Fund programs: Key  Science and Technology R&D Plan of Gansu Province ‑ Construction of Heavy Ion Treatment Center for Social Development ( 19YF3FH001); Natural Science Foundation of Gansu Province ‑ 2021 Innovation Base and Talents Program of Science and Technology Department of Gansu Province (21JR7RH896)

Currently, the incidence and mortality rates of lung cancer remain high worldwide. One of the main reasons for the poor prognosis of lung cancer patients is that the disease is often detected at an advanced stage, when surgical intervention is no longer feasible. For patients with stage I non-small cell lung cancer (NSCLC), surgical treatment can achieve a 10-year survival rate of up to 92% ^[1]. Therefore, early detection of lung cancer, along with accurate staging and selection of appropriate treatment strategies, is of great significance for improving patient outcomes.

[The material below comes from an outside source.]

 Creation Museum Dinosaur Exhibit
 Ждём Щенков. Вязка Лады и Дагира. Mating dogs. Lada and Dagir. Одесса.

Verhagen et al. ^[2] reported that even after curative surgery, the postoperative recurrence rate for stage I NSCLC patients remains as high as 25%–50%, with lymph node metastasis being one of the primary factors contributing to recurrence. In the context of surgical treatment for lung cancer, lobectomy combined with lymph node dissection is the standard recommended approach. For instance, both the 2020 National Comprehensive Cancer Network (NCCN) guidelines and the 2020 Chinese Society of Clinical Oncology (CSCO) guidelines recommend hilar and mediastinal lymph node dissection even for T1-stage lung cancer. Before computed tomography (CT) was used for radiotherapy planning, elective node irradiation (ENI) was the standard radiotherapy strategy for NSCLC. Its advantage lay in reducing the risk of regional lymph node failure ^[3]. However, because ENI targets not only the primary tumor and metastatic lymph nodes but also clinically negative lymph node drainage areas, it inevitably exposes excessive normal tissues—such as the lungs, esophagus, and heart—to radiation. This often leads to severe complications like radiation pneumonitis and esophagitis, which in turn limit the ability to safely escalate the radiation dose to the primary tumor. The unique physical and biological advantages of carbon ion beam therapy now make it possible to revisit the ENI strategy with improved precision and reduced toxicity.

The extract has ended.